One of the principle reaction to the crisis of modernity in the Muslim world has been the emergence of Islamic democracy. Islamic democracy merges the ideas of democratic governments with principles of Islamic political, moral, and legal ideals. Two examples of this trend can be found in Morocco and Tunisia.

Morocco has seen a gradualist transition from absolute monarchic power supported by repression into a model of Muslim democracy. In 2004 with the death of the reigning King Hassan II and the assumption of the throne by his son Mohammed V the nation began the process of liberalization. The police state was dismantled under pressure from popular protests. Women were given greatly expanded rights, including a promise of full legal and social equality. Political institutions were established, including a parliament with a robust set of governmental powers relative to the monarchy. All of these advances were underpinned by the adoption of a constitution, which included constraints on monarchic power and protections of individual rights.

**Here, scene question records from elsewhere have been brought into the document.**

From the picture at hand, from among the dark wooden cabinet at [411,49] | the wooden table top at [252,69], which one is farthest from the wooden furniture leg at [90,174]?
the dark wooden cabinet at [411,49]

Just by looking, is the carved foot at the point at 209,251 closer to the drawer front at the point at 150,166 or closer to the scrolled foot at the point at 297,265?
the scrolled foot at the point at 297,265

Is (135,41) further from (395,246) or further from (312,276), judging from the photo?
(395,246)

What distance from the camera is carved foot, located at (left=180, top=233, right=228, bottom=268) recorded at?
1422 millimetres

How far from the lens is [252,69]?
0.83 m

These changes can be seen as undermining shari’i by resting the fundamental basis of law on the constitution rather than religious law and by promoting individual rather that communal ideas of responsibility and rights. These changes can be seen purely as an adoption of Western ideas by a Muslim nation that is not fully representative of the state of Moroccan reforms.

This reading of Moroccan reformism would put it fully within the accomidationist school of thought discussed in class. However, the Moroccan case also draws on elements fully developed from Islam, which would place the Moroccan approach to Islamic democracy somewhere between the Accommodationist approach, in that it acknowledges that many of the problems it faces arose from internal governmental challenges and the universalist approach that seeks to draw from both internal and external sources of reform. One Islamic element retained by Morocco is that fact that the monarch continues to hold power in part by their right as a direct decedent of the Prophet, rooting political legitimacy not only in religion but in the history of the First Islamic golden age. This claim to religious legitimacy by the sovereign is credited with increasing the stability and authority of the state and has served as a bed rock for the reform program.

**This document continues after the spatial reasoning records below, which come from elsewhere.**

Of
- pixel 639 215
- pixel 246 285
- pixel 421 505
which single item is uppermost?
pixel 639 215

Totten offers a few explanations for the growth of Islamic democracy in Morocco as apposed to the other Arab nations of north Africa such as Algeria and Egypt. The first explanation offered is the distance  of Morocco from the various centers of Islamic thought over the course of history. This distance Totten theorizes, combined with the mountains impact of delaying the spread of information, may have slowed the passage of ideas from the center to the periphery allowing them to cool and become moderated in the passage. Another geographic theory he puts forth is that the role of Morocco in governing Spain for serval centuries and its abundant ports made its political culture more receptive to outside influence, especially from the west.

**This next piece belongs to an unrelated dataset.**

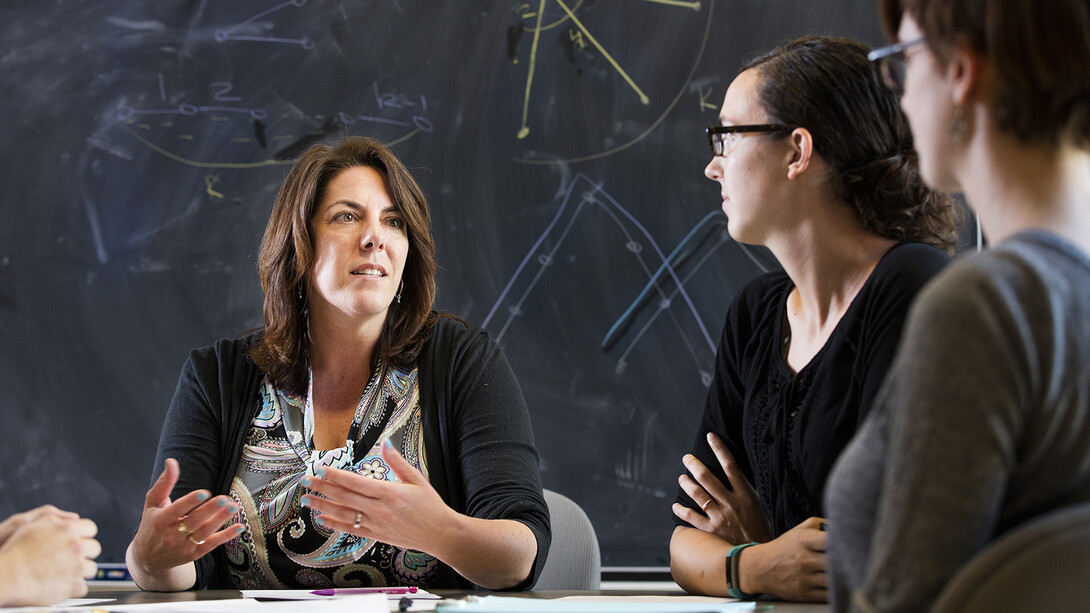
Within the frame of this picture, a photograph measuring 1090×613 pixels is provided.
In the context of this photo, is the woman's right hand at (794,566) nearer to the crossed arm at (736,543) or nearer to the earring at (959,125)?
the crossed arm at (736,543)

An explanation not fully developed by Totten is the colonial history of Morocco, apart from several coastal enclaved annexed to Spain. The majority of Morocco escaped direct colonial domination until relatively late in the history of European exploitation of Africa. It was not until 1906 when France gained a dominate colonial role in Morocco more than 80 years after the French took possession of neighboring Algeria and more than 50 years after the British took a similar position in Egypt. Even once the French consolidated their position it was much less expansive than in Algeria, where colonial rule was absolute and Algeria itself was subsumed into metropolitan France. In Morocco the French established a protectorate leaving the major political institutions in tact. This fact has meant that the political institutions present in Morocco at the moment are more stable and possess greater legitimacy than those in many of its neighbors. This stability has been used to allow the institutions to experiment and push forward with reform.

Tunisia has found a different path to the development of a working system of Islamic democracy. After Tunisia drove its authoritarian president  Zine el Abidine Ben Ali from power in 2011 it was faced with a vacuum of political institutions and leadership. This vacuum was filled in part by the expiation of Islamist parties committed to the principles and institutions of democracy. Tunisia’s largest Islamist part Ennahda under the leadership of Rachid Ghannouchi was able to prove itself a flexible and responsible party of government and used its nature as a Islamist party to establish itself as the natural opposite of the secular and repressive regime of Tunisia’s immediate past. Ennahda flexibly however may have harmed its ability to implement its policy. As the voters had largely approved their parties role in framing the constitution on the basis of their difference from the previous regime the party did not hold full support for some of its core ideas, such as drafting a constitution that centered Tunisian law on the principles of Shari’a law. While it did not prove to be a wholly successful party of government the Ennahda government showed the Muslim and Western worlds that Islamists could be trusted with maintaining and conducting a transition to democracy. They also showed that the Islamist parties could be influenced and moderated by the normal channels of politics rather than requiring the be shut out of the political process for the sake of safeguarding democracy. This vision of Islamic democracy incorporates both fundamentalist and universalist perspectives. Statements cited by Piser that indicated Ennahda’s intention to create a sixth caliphate indicate a Fundamentalist world view, one that seeks a return to previous age of Islamic civilization. However the fact that Ennahda shepherded Tunisia’s transition to a constitutional democracy with a set of political institutions characterized by western influence suggests that a Universalist approach is also possible within their interpretation of Islamic democracy. 


Totten, Michael J. “Is Morocco the Model for Arab Democracy?” The Tower, Aug. 2013, www.thetower.org/article/is-morocco-the-model-for-arab-democracy/.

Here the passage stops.